Bengaluru observes Holocaust Remembrance Day

Bengaluru observes Holocaust Remembrance Day

Representative image. (AFP Photo)

The Consulate General of Canada, Israel, and Germany, and the Israel Centre at the Indian Institute of Management (IIM) Bangalore held an event to commemorate the International Holocaust Remembrance Day.

The Holocaust happened during World War II, when 60 lakh Jews, along with 50 lakh other civilians, were shot or gassed in extermination camps. The United Nations had announced January 27 as the International Holocaust Remembrance Day.

After the screening of the Canadian film, ‘The Good Nazi’, IIMB students interacted with three consul Generals — Nicole Girard (Canada), Dana Kursh (Israel), and, Hellwig-Boette (Germany). The discussion was moderated by Professor Abhoy Ojha, Chair, Israel Centre at IIMB.

Nicole Girard, Consul General of Canada, said, “In honouring those killed during the Holocaust, we are reminded of the lessons of history and our collective responsibility to stand against anti-Semitism, and the continuing need to do what is necessary to work for a peaceful and inclusive world.”

Dana Kursh, Consul General of Israel to South India, said, “Being both an Israeli diplomat and a resident of Bengaluru, I feel a great responsibility in discussing the lessons learned from our grim history.

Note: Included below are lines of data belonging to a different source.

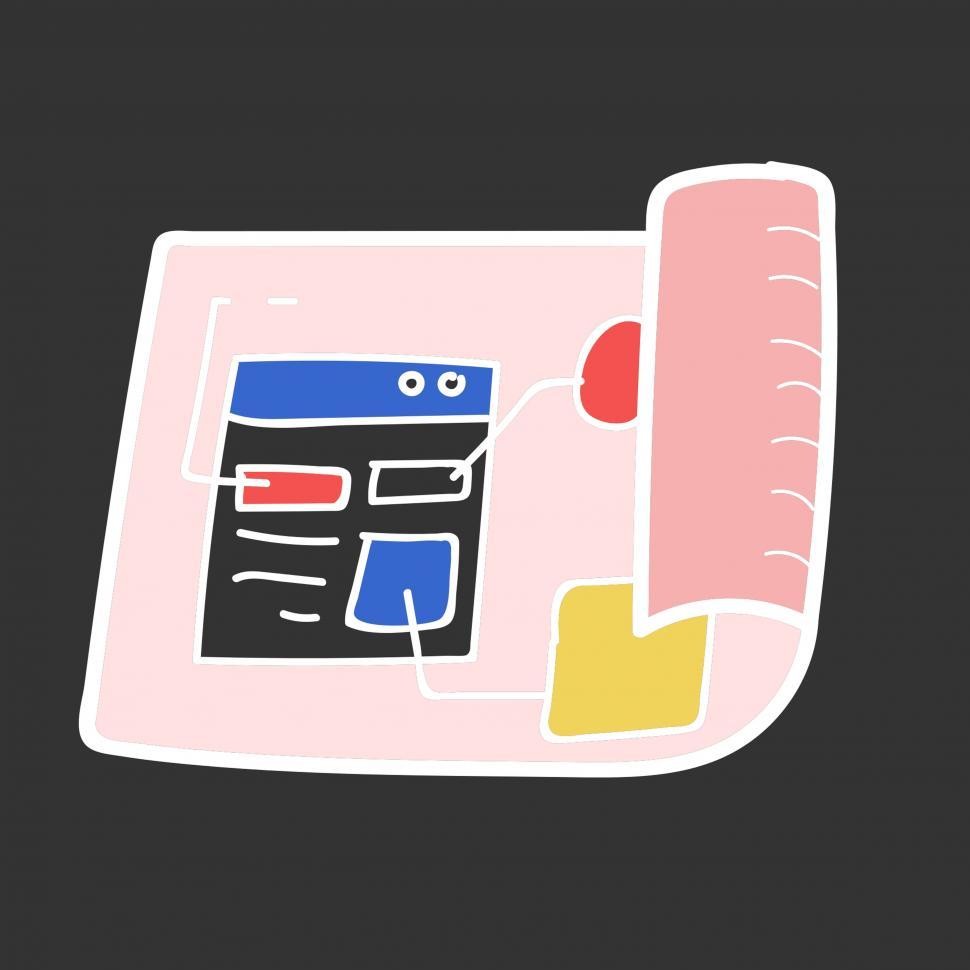 Free Image of Strategy layout document vector icon 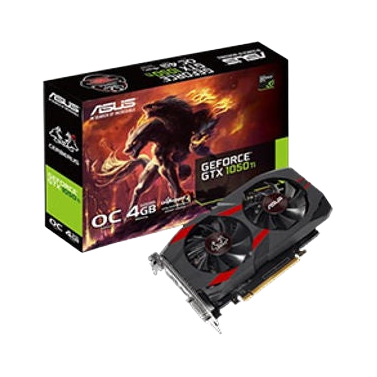 Asus Cerberus GeForce GTX 1050 Ti OC 4GB Video Card [PC]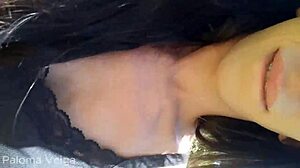 Why is paloma veiga flashing her massive cock on the train line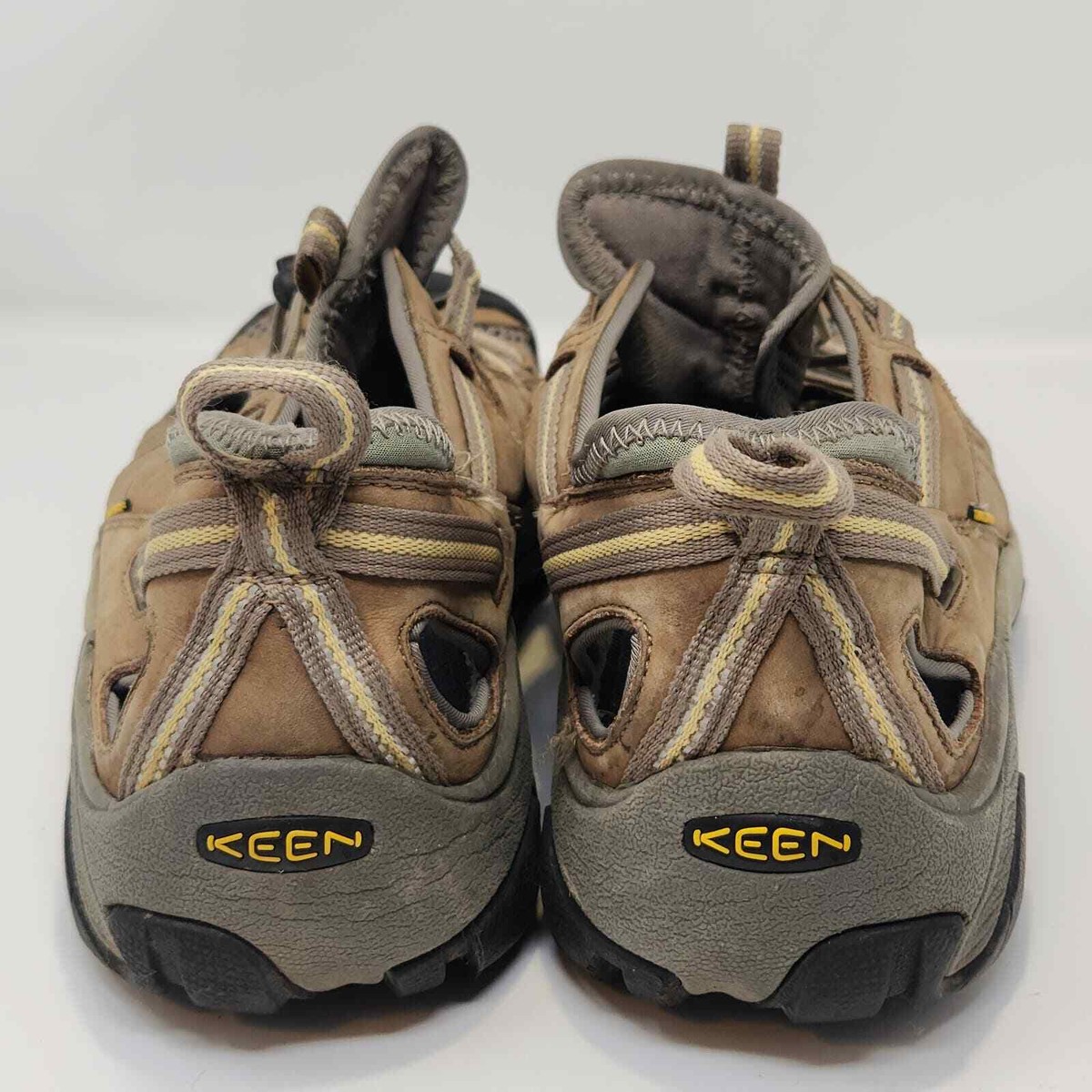 Keen Mens Arroyo II Brown Leather Hiking Shoes Sandals Size  display picture 2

A history which is not only a tragedy of the Jewish people but a tragedy of humankind. I hope that through these discussions, we can give our youth tools for a better future.”

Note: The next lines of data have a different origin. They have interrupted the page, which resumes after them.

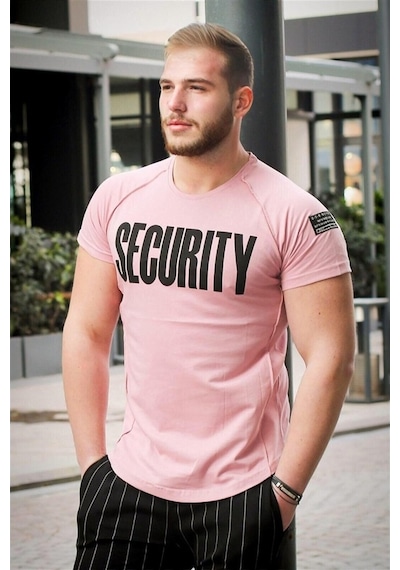Madmext Baskılı Pembe Tişört 2880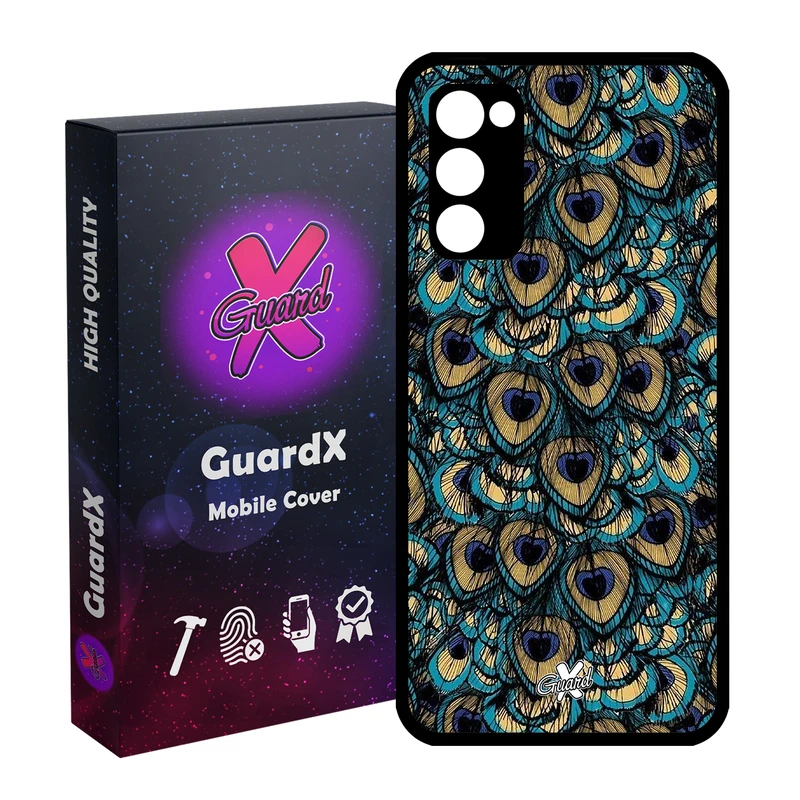 کاور گارد ایکس طرح Peacock مدل Glass10092 مناسب برای گوشی موبایل سامسونگ Galaxy S20 FE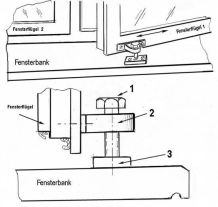 Fensterstopper, insbesondere für das Erdgeschoss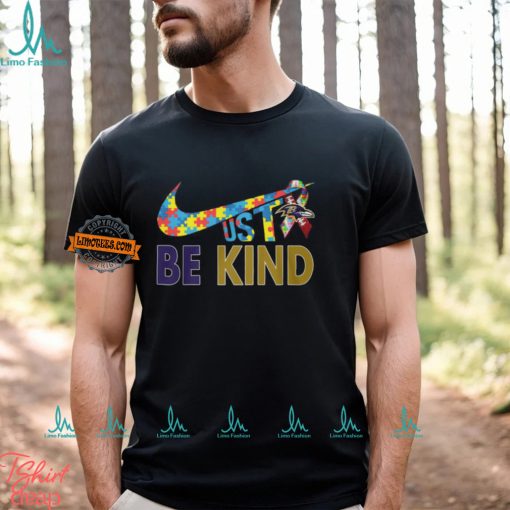 Just Be Kind Baltimore Ravens Shirt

Hellwig-Boette, Consul General of Germany, said, “What makes humans do this? Germany has done a lot to create a culture of remembrance. There’s a Holocaust memorial in the centre of Berlin. It’s part of the German school curriculum. Soon there won’t be any survivors to tell the story. Films, memoirs like ‘Diary of Anne Frank’ and museums will go a long way in educating the youth that never again this should happen.”

The ‘Beyond Duty’ exhibition was displayed at the entrance to the IIMB auditorium. The exhibition, by the Israeli Ministry of Foreign Affairs and the Holocaust Memorial Center, Yad Vashem, tells the story of 22 diplomats from different countries who went beyond their duty, sometimes at great personal expense, and saved Jewish lives during the Holocaust.